Eros viaja parado, Tánatos no


Martes 7:30 hs, estación Moreno
Es aún de noche, la niebla nos rodea. Parece el plató de una película de terror con muchos extras: hace 15 minutos que ningún tren llega, la gente se abisma al borde del andén atisbando hacia el idílico Este. No hay noticias, seguimos creciendo en número y en ansiedad y para colmo la niebla no nos deja adivinar los faros del convoy. Yo me acuerdo que en este horario Tánatos volvió a hacer sus negocios no hace mucho, y el entorno triste que me rodea estimula mis pulsiones de muerte.
Al fin llega una formación, pero como podemos ver, varios se quedan en sus asientos. Si a eso le sumo que somos muchos los que ansiamos un lugar en el que sentarnos, la cuenta es sencilla: no me da para forcejear en el amontonamiento de los que ni esperan a que bajen los otros, me quedo atrás mientras aguardo a que los  revoltosos por la rutina del mal viajar hagan su trabajo, y luego subo y me acomodo de pie en un hueco destinado para las sillas de rueda. Viajo una vez cada tanto, y casi nunca en horario poco, me digo, a pesar de mi malestar general y de mi malhumor creciente puedo bancarme una hora y cuarto de pie hasta Caballito, cercanías del Pensadero, mi destino.
Una mujer que rondaría mi edad se para a mi lado. El tren no salió de su estación cabecera y aún hay espacio como para pararnos cómodos, como un viaje de rutina en colectivo.
En Merlo sube el primer contingente numeroso, con un ritmo de abordaje intenso, del tipo "si no te apurás te apuramos". Ahora estamos más cerca, yo de espaldas contra la pared del vagón, ella de perfil. Tiene que correrse un poco más cerca de mí, yo no tengo más remedio que apretar mi espalda al plástico que recubre el interior de este coche nuevo. Eros se asoma, ahora que los roces son inevitables. Ella mira hacia adelante, yo tuerzo mi cuello para mirar por los vidrios de la puerta que tengo a mis espaldas. Los demás hacen lo suyo, se aíslan en sus ipods y celulares, dormitan de pie... Tratamos de simular. Pero Eros ya está ahí, expectate a la próxima parada.

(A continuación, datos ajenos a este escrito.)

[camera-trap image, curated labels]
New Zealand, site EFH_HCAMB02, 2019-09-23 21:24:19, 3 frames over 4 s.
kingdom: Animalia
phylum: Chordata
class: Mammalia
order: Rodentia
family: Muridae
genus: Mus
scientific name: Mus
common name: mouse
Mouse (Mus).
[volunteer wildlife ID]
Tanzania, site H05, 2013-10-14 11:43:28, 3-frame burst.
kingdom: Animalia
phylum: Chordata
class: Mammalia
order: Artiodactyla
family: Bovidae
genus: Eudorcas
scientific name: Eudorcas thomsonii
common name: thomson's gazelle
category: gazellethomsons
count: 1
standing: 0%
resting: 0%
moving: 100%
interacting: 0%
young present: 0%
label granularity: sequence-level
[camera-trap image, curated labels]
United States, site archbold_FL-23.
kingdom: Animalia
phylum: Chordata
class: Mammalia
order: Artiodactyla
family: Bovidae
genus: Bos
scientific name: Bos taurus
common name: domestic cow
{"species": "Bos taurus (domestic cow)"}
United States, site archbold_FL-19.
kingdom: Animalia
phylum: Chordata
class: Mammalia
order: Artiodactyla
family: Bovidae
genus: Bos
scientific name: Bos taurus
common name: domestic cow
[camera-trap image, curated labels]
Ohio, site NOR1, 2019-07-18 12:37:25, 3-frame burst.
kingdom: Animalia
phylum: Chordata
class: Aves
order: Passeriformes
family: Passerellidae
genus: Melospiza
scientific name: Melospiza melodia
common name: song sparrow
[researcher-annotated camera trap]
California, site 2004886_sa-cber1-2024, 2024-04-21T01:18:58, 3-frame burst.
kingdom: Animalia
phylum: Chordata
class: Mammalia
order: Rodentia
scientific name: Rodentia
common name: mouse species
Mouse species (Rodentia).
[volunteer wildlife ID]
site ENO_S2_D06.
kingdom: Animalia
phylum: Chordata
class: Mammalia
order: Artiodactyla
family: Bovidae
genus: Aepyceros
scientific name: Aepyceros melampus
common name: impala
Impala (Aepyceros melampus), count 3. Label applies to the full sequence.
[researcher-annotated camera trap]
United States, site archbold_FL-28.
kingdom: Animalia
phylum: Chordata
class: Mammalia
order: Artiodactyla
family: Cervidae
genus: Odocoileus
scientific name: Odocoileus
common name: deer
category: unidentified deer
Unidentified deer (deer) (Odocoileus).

Morón es la última estación antes de que el tren se vuelva "semi rápido": no por darnos una comodidad extra, sino porque ya no entra nadie más, y si se vuelve a detener la gente reempujará y entrará aunque las leyes de la física parezcan desmentirlo. Este es nuestro máximo nivel de compresión hasta que Liniers expulse a muchos como en el mercado de hacienda homónimo. Como es de imaginarse, el malón moronense ha hecho otro tanto en este acercamiento negado pero evidente de nuestros cuerpos. Ya no podemos evitar el roce, no podemos reclamar ni un centímetro cuadrado de espacio más para nuestra avasallada intimidad. Estamos ahí, nuestras caras a centímetros nomás, y ahora simulamos más que nunca mirar hacia otro lado, hacia el paisaje postindustrial del conurbano bonaerense. Pero el doctor Eros está ahí, tomándonos el pulso. Puedo sentir la respiración de esta mujer, pulsión de vida en medio de tantos solitarios apretujados.
Es demasiado, me digo. Luego pienso que para el que viaja así todos los días, este intimar forzoso es algo ya asumido; soy yo el desacostumbrado a este bochorno en pleno invierno. El tren ahora toma velocidad porque pasa estaciones sin detenerse, y los barquinazos que nos zarandean vienen a complicar la cosa. A nuestro lado, Eros se frota las manos. Mal momento para la realidad de nuestros cuerpos sexuados, me digo. La mente dice no, el cuerpo recibe sus estímulos. Pero bueno, es parte de la experiencia del arrasado servicio público de transportes. "Seducción por devastación", me susurra al oído Eros. No, no me gusta para título: yo no quiero seducir a nadie en este viaje, solamente quiero llegar al platónico Pensadero. Ese de los cuerpos anulados por el dominio de las Ideas.
Liniers aparece con su alivio, ya podemos separarnos un poco. Volvemos a ser individuos, retornamos a nuestros mundos privados. Ella sigue hasta Once, yo pido permiso (vuelvo a escuchar mi voz después de varias horas) y me escurro hasta las cercanías de la puerta.
Afuera ya es mañana completa, la niebla se ha disipado y, bajando por García Lorca hasta Rivadavia, la literatura hecha ilusión de lo cercano por llegar consigue que me olvide de inmediato de estos dos amigables enemigos que se encontraron en el Sarmiento y en mí. Eros viajó de pie, Tánatos no.